A.11 Vector V9 — protocol-error PDU (UTF-8 hex)
{"type":"protocol-error","code":1,"messageId":"golden-msg-0001"}
UTF-8 hex:
7b2274797065223a2270726f746f636f6c2d6572726f72222c22636f6465223a312c226d6573736167654964223a22676f6c64656e2d6d73672d30303031227d
Codes 1–5 defined in P8.8. Implementation: p2p/src/utils/protocolError.ts.
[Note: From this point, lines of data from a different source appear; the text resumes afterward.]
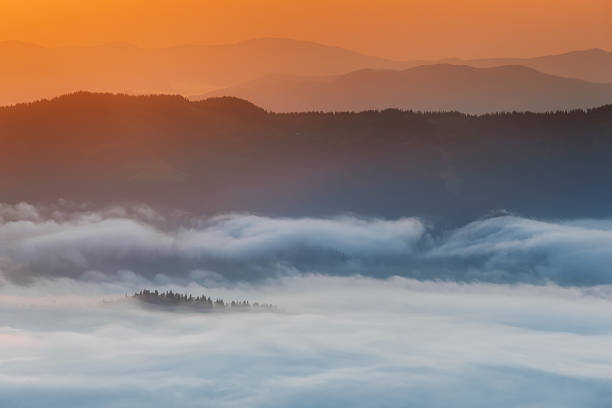 istock Carpathian Mountains. Mountains covered in mist at sunrise 481571402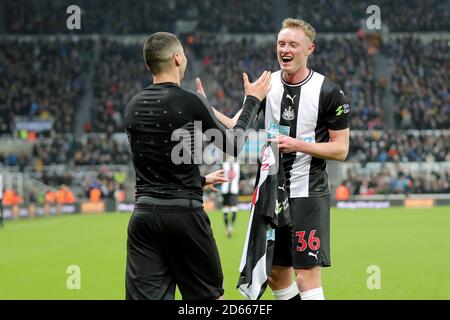 Newcastle United's Miguel Almiron celebrates his goal with team-mate Sean Longstaff Stock Photo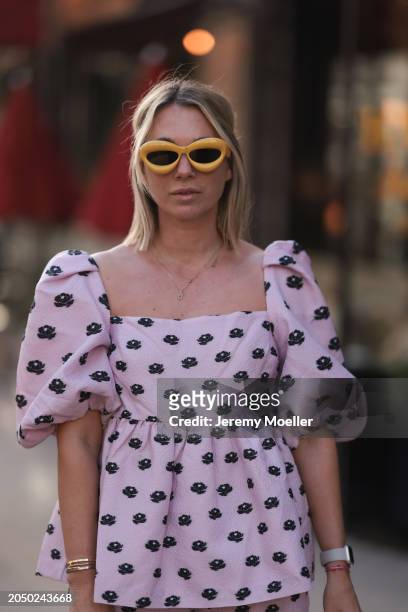 Karin Teigl seen wearing Loewe yellow sunglasses, gold necklaces, Stine Goya pink with black flower print pattern top with puffy sleeves, during the...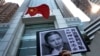 FILE - A placard with a photo of legal scholar Xu Zhiyong is raised by a demonstrator protesting against a Chinese court’s decision to sentence him in prison outside the Chinese liaison office in Hong Kong, Jan. 27, 2014.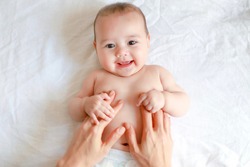 Cute Baby Holding Mother Hands While His Mom Making Belly And Body Massage For Him. Mixed Race Asian-German Infant Relaxing With Smiling Face.adorable Boy Massaging After Bathing.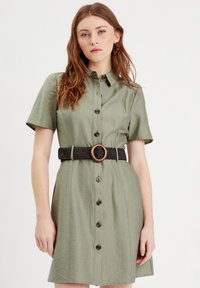 Olivgrünes Hemdkleid mit kurzen Ärmeln, Knopfleiste, einem schwarzen Gürtel mit einer hölzernen Schnalle und einer strukturierten Stoffoberfläche.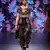 Charu Parashar Navy blue printed top with printed flare style dhoti and and hand embellished jacket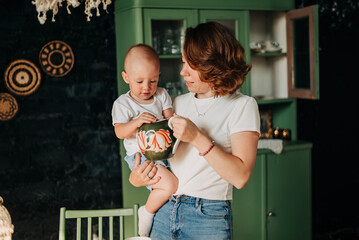 Loving happy mom with baby daughter on her hands, funny child girl infant while mother is cooking...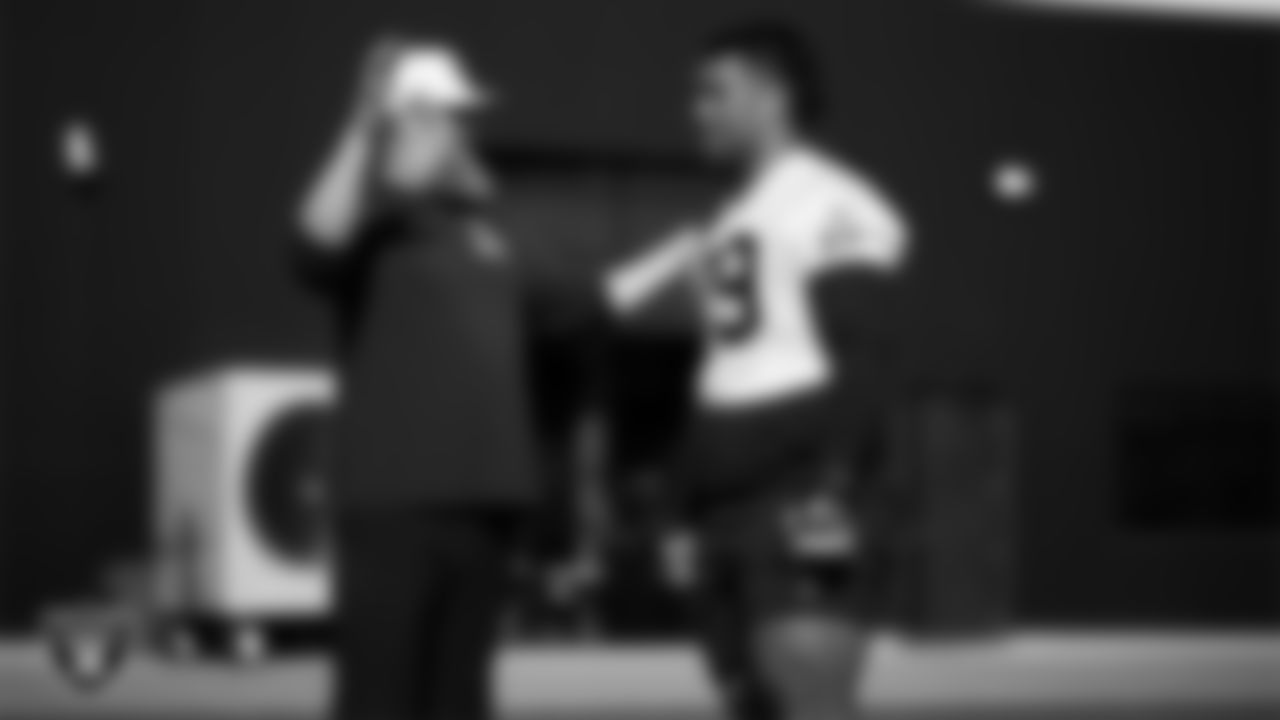 Las Vegas Raiders run game coordinator/offensive line coach Brennan Carroll and offensvie lineman Laki Tasi (79) during practice at Intermountain Health Performance Center.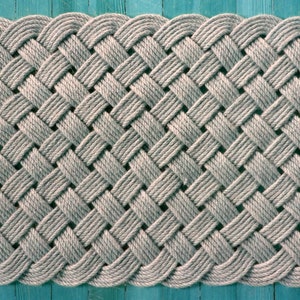 May include: A gray woven doormat with a diamond pattern. The mat is made of thick rope and has a slightly rounded edge.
A.12 Authoritative automated tests
| Repository | Command | Vectors |
|---|---|---|
cryptography | npm test -- golden-vectors.test.js | V1, V2 |
p2p | npm test -- protocol-golden-vectors.test.js | V4, V5, V6, V7, V9 |
p2p | npm test -- protocolError.test.ts | protocol-error helper |
cryptography | npm test -- cascading-cipher-manager.test.js | Layer order (legacy) |
signal-protocol | npm test | X3DH, ratchet, WASM |
p2p | npm test -- MLSProvider | Handshake routing |
Formal models: ProVerif.
A.13 Profile-v1 requirement (V8)
Before EnkryptedChat-Profile-v1, add V8: fixed hex for a full encrypt/decrypt round-trip using live MLS, Signal, ML-KEM, and AES layers with frozen keys in a committed fixture.